══ Input rows

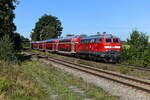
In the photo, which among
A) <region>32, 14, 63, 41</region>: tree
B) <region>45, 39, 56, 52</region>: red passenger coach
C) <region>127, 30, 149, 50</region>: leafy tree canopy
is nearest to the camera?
<region>127, 30, 149, 50</region>: leafy tree canopy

════

__Aim of the task__.
Reproduce all of the data above word for word, leaving out the pictures.

__Task answer__.
In the photo, which among
A) <region>32, 14, 63, 41</region>: tree
B) <region>45, 39, 56, 52</region>: red passenger coach
C) <region>127, 30, 149, 50</region>: leafy tree canopy
is nearest to the camera?
<region>127, 30, 149, 50</region>: leafy tree canopy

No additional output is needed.